"There's a growing demand for in-car entertainment as a selling point for a car," Carlsson, said. "Our product roadmap is to productize our tools so that more audio consultants, automakers and Tier 1s can work with our algorithm in the future."
Pacheco said even the materials used inside the car can have an effect on the sound.
"One audio system must be tuned for leather seats and another one tuned for fabric seats," he said.
In addition, the tuning depends on what objects, people or pets are in the cabin.
Audio system technicians must also consider the level of surrounding noise entering the cabin and the vibration affecting the vehicle.
"All these factors make it pretty hard to create a stable environment, because in the car, many things change from second to second," Pacheco said.
Continental's Falk-Gierlinger said the German supplier's solution provides a “much higher quality of sound because it's not just in the loudspeaker, it's completely in the car. When we look at future applications, for example, autonomous driving, the passengers will have a complete different expectation of the user experience in the car."

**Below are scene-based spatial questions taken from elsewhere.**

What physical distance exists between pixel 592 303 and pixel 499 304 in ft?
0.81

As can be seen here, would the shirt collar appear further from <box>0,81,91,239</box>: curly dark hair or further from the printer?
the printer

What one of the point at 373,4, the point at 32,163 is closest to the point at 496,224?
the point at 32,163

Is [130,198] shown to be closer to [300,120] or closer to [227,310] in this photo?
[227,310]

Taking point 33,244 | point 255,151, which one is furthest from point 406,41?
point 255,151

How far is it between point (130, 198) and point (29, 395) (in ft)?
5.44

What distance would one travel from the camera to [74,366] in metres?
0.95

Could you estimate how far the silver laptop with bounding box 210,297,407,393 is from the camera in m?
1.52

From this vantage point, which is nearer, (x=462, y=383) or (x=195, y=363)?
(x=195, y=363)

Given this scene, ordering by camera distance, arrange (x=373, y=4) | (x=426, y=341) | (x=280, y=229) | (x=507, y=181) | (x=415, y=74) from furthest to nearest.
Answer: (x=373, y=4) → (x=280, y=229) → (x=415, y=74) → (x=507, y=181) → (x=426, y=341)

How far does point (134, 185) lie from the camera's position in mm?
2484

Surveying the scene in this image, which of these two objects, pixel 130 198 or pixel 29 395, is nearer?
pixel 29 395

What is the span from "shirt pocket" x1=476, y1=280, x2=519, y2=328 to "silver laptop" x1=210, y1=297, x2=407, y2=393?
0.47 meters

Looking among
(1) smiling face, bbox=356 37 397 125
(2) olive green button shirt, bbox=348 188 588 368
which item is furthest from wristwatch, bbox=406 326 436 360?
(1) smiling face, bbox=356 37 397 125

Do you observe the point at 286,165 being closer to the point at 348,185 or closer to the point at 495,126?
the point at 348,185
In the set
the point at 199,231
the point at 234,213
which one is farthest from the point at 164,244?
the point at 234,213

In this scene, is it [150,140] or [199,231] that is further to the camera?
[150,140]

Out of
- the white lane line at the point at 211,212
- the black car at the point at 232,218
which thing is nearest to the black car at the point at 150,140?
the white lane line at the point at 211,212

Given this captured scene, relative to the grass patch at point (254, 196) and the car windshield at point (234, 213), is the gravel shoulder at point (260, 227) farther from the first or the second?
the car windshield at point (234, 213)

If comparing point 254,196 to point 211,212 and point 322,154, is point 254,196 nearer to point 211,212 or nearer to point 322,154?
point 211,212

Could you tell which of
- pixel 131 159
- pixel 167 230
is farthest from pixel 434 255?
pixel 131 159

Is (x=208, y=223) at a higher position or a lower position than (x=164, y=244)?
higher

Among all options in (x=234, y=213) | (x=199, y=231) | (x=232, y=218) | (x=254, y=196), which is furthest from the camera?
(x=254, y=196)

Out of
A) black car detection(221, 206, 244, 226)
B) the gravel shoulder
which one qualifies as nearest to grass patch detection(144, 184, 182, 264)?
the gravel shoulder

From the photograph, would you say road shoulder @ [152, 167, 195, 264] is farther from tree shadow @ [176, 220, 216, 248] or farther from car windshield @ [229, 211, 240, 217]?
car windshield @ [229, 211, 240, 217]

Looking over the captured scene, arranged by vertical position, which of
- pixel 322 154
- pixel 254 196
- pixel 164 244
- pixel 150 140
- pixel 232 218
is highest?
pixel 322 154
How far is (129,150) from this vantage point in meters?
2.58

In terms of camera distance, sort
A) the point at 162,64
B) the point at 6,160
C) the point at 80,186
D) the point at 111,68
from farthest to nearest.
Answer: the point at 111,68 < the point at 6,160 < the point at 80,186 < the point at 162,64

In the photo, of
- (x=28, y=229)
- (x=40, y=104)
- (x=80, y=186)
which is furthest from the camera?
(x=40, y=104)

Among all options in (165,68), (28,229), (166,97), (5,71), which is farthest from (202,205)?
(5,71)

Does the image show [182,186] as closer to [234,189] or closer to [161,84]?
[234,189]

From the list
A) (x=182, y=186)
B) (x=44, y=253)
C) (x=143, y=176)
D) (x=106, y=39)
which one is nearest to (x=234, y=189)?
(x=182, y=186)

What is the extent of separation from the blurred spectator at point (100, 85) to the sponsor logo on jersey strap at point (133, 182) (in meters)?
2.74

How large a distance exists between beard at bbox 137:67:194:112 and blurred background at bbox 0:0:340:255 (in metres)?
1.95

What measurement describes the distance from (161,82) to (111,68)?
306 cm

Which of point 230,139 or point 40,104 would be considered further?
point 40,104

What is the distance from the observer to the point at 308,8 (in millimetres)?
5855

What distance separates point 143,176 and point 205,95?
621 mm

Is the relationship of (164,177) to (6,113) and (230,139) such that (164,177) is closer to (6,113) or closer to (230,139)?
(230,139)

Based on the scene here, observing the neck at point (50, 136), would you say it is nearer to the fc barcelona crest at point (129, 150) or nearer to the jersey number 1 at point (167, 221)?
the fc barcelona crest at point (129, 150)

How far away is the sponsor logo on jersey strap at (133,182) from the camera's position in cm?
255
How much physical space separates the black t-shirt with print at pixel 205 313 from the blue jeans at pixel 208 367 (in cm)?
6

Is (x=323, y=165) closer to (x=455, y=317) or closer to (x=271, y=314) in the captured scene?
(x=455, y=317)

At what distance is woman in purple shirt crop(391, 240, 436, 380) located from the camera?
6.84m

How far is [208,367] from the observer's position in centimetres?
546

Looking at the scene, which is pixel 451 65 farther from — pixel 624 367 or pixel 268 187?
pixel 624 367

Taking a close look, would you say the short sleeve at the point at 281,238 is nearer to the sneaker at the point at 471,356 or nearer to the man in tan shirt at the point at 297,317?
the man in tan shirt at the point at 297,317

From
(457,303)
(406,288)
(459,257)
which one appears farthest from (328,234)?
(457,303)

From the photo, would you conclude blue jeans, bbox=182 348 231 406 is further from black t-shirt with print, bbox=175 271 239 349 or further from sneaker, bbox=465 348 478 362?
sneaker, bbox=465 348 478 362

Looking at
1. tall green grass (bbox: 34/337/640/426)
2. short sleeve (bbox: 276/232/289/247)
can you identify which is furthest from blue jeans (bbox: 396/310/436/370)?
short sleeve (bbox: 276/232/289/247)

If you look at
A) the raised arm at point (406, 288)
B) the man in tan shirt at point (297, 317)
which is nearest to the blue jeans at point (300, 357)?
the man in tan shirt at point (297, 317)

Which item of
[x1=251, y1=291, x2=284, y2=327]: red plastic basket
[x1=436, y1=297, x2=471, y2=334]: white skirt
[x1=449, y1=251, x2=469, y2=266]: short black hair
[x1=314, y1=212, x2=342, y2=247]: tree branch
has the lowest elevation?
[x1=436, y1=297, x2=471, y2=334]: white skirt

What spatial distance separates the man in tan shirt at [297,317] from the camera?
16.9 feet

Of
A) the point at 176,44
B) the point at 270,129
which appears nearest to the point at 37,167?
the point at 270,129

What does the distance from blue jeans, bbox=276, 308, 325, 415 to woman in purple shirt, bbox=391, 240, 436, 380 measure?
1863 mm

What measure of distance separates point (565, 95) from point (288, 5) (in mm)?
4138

The company has also developed an actuator for each individual headrest, so that it is possible for each passenger to listen to his or her preferred music.
Experts in sound
The change in technology has also expanded Continental's development process beyond the typical engineering team and into a more artistic realm.

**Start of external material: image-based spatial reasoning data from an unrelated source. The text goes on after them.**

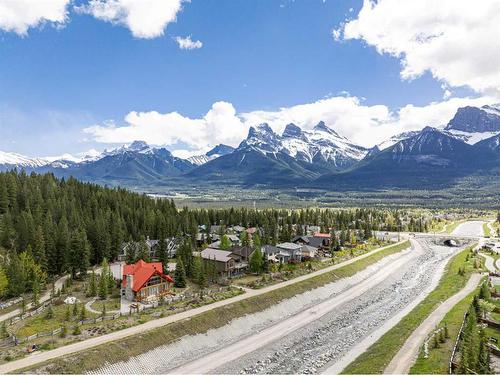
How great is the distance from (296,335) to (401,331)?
54.9 ft

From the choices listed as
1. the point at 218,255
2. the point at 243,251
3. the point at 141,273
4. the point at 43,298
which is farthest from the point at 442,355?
the point at 43,298

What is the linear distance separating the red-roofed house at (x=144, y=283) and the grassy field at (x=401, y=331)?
3994 cm

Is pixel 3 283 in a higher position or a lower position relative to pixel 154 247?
higher

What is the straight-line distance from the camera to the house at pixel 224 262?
91562 mm

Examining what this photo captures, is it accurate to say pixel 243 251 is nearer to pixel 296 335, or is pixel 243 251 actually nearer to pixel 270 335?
pixel 270 335

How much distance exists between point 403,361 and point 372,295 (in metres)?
40.9

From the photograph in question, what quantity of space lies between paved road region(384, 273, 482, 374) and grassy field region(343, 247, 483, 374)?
75 centimetres

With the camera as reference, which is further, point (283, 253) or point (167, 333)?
point (283, 253)

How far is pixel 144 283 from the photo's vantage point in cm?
7119

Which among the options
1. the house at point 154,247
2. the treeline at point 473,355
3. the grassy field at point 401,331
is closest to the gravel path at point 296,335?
the grassy field at point 401,331

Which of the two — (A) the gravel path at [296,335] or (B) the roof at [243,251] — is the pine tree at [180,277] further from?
(B) the roof at [243,251]

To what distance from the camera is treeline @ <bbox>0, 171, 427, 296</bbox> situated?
86.6 m

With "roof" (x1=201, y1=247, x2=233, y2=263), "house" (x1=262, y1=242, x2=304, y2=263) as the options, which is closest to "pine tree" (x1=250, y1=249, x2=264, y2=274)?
"roof" (x1=201, y1=247, x2=233, y2=263)

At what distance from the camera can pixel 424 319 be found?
6359cm
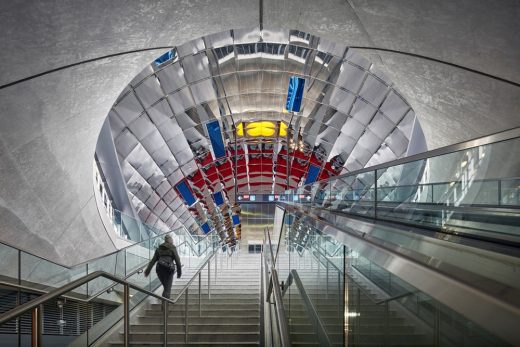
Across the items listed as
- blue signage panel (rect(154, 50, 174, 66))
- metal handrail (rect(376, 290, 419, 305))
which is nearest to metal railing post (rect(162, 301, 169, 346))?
metal handrail (rect(376, 290, 419, 305))

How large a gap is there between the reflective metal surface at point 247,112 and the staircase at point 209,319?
12.1 metres

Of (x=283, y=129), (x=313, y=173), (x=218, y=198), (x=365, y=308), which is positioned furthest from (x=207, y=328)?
(x=218, y=198)

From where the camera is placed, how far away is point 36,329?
2789 millimetres

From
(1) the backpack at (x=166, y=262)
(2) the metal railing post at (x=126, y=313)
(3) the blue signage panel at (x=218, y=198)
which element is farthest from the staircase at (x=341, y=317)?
(3) the blue signage panel at (x=218, y=198)

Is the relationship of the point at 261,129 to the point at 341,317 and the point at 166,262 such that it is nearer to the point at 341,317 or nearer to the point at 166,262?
the point at 166,262

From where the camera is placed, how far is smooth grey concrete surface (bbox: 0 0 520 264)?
7.03m

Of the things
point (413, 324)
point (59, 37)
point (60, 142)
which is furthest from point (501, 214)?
point (60, 142)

"Normally, we have a team of eight of technical experts, electric engineers, mechanical engineers and software engineers," Falk-Gierlinger said. "In this case, we extended our team to musicians and people that play, for example, a violin or piano, as well as sound designers."
He said this feedback completely changed the way Continental developed the product.
"It's not just the technology we focus on," he said. "It's really to have this sound experience, and people who have very sensitive hearing are able to develop their product in a complete different direction than an electric engineer is able to do."
Dirac's Carlsson added that as more vehicles become equipped with over the air (OTA) software update technology, it will be possible to add features or further enhance the immersive experience.
"That would be a new business model, with more features available on demand,” he said. “We see more and more interest from automakers on this point so they can add services to this software."
Gartner's Pacheco agreed that as AV technology evolves and automakers develop more complex immersive sound technologies, consumers will also expect a certain level of quality, especially as the move to EVs continue and owners find themselves with downtime while they wait for their vehicles to recharge.
"The possibilities for the future are much more exciting than what we see nowadays with immersive audio for cars," Pacheco said. "This move into immersive audio is just the beginning of many more great things to come."